Engine Smarts: Prognostic Failure Prediction Reduces Unplanned Downtime, Cuts Maintenance Costs
There is an upside to EPA's 2010 emissions regulations.
There is an upside to EPA's 2010 emissions regulations.
The electronic architecture needed for the on-board diagnostic portion of the requirements allows technicians an unprecedented glimpse into the health of the engine. This could help in predicting future potential failures.
While compliance with EPA emissions regulations has been costly in terms of both capital costs and fuel economy, we'll get some economy back with the introduction of SCR. As it turns out, there's another upside too. The EPA 2010 rules require on-board diagnostics similar to those required for passenger cars since 1996. OBD for heavy-duty phases in this year, beginning with the most popular engine models from each manufacturer.
Originally seen as a huge additional burden on top of meeting the stringent NOx and PM standards, the presence of OBD will become a huge customer benefit, says Tom Dollmeyer of the Cummins Engine Company. He says that having sensors to report the health of a 2010 engine has made it possible to detect faults and problems as they develop rather than after they occur. As well, OBD can aid in creating repair strategies for engine systems that otherwise may have left technicians totally stumped. Admittedly, OBD means additional and expensive tools, but the faults and the repair-fault trees are now so much more completely documented that the chances of getting the repair right the first time are greatly improved.
This is poised to get even better with third-party software that can look at these same sensor reports and actually make earlier and deeper predictions into the health and the reliability of vehicles before dispatching them for duty. One such system is NormNet PHM, by Frontier Technology, Inc. of Santa Barbara, Calif.
FTI provides Prognostics and Health Management (PHM) technology to the Department of Defense and its suppliers, who report significant improvements in aircraft readiness and ground vehicle reliability. Programs such as the Light Armored Vehicle Sense-Respond show OBD and prognostic technology provide significant operating cost reductions for those vehicles.
Similarly, the U.S. Army reports that using prognostics within an enhanced Helicopter Utilization Management System ensures machines scheduled for a mission are ready when needed. Helicopters are among the most trouble-prone of all front-line military equipment.
According to FTI's Director of Systems Health Management, Nick Frankle, these anecdotal reports have resulted in increased investment in PHM technology across a wide range of military systems. This technology is directly transferable to commercial trucking and heavy equipment operations as well.

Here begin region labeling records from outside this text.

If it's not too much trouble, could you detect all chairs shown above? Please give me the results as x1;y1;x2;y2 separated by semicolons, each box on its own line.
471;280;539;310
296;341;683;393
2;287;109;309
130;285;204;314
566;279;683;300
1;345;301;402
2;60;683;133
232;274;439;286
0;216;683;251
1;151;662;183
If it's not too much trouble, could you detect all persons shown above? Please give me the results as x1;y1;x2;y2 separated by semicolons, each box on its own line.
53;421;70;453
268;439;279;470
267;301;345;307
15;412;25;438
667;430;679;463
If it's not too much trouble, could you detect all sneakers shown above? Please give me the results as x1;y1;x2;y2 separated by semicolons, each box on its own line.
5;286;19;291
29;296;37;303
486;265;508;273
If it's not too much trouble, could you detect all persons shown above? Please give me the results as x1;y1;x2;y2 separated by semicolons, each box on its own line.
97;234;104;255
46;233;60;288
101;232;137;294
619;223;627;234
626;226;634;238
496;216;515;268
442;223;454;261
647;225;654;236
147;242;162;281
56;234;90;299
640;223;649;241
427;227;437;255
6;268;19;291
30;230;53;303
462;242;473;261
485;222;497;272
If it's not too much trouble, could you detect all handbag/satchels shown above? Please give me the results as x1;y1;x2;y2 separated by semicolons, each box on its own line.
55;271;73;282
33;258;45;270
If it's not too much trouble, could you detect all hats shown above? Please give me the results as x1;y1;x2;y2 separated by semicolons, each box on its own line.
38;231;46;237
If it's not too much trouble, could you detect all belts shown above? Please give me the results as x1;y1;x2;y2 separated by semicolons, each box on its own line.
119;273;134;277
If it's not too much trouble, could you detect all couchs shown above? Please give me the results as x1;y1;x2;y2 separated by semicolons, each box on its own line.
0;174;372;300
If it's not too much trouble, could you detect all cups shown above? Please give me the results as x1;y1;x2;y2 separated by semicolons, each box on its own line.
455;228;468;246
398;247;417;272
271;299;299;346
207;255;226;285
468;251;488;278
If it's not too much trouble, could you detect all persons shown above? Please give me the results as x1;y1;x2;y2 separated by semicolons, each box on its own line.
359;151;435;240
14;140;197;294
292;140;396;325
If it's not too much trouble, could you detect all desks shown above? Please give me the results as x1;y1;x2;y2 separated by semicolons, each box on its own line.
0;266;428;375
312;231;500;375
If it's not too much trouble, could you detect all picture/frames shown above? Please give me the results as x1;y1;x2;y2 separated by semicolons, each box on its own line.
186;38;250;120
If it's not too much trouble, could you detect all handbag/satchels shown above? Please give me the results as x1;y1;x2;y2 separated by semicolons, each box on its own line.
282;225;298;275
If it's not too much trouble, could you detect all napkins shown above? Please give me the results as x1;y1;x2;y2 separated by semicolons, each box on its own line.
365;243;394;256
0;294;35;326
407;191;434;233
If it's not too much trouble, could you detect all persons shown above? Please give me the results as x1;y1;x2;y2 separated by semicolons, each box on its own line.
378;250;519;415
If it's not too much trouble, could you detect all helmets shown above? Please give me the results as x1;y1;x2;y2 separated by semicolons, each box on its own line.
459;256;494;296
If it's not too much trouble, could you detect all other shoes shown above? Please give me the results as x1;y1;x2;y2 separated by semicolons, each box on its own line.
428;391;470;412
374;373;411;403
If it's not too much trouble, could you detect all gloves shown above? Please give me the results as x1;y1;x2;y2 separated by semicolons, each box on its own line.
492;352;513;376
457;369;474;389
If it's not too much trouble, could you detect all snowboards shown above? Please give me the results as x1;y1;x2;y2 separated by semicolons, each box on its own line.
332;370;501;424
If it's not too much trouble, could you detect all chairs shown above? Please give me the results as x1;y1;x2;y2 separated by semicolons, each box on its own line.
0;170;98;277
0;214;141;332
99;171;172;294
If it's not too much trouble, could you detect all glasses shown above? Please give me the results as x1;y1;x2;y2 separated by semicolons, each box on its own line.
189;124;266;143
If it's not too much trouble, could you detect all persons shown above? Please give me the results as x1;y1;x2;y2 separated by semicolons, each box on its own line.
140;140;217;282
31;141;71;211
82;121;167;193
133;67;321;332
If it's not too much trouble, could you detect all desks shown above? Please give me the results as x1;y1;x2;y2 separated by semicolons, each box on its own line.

Prognostics is one word for what NormNet PHM does. Another term that is getting quite the buzz is condition-based maintenance. What ever you call them, these programs monitor system performance and make predictions about the ability of an air or ground vehicle to complete a mission. Moreover, PHM can detect potential failure modes, identify components that are likely to fail, and predict with a percentage certainty when the event will occur.
This prognostics ability is going to be huge in trucking. Service failures cause big problems for trucking, and while NormNet PHM will not prevent a failure, it could turn unplanned repairs into scheduled maintenance events, thus eliminating service interruptions or catastrophic failures, Frankle points out.
Fleets want to maximize uptime, and the military results show that utilization improves when equipment in need of repair is taken out of service on a planned basis. Only equipment that can begin and complete a mission is on the dispatch line, minimizing the need for backup vehicles. Applied to fleet repair practices, prognostic technology can reduce turnaround time and ensure that vehicles are totally healthy before being returned to service.
The advantages for trucking are obvious; only those vehicles that can complete the mission are put into service. That means no -- or at least fewer -- service failures to score against the company at customer performance reviews. As well, major savings can result from repairing problems that are about to occur based on need instead of over-maintaining according to the calendar, odometer, or fuel use.
With increasingly complex and expensive equipment doing ever more time-critical tasks, condition-based maintenance will allow fleet managers to get a handle on costs. It also allows repair work to be done at home rather than out in the field.
PHM represents a major shift in equipment management philosophy that can reduce costs significantly while improving service at the same time -- the holy grail of maintenance managers everywhere.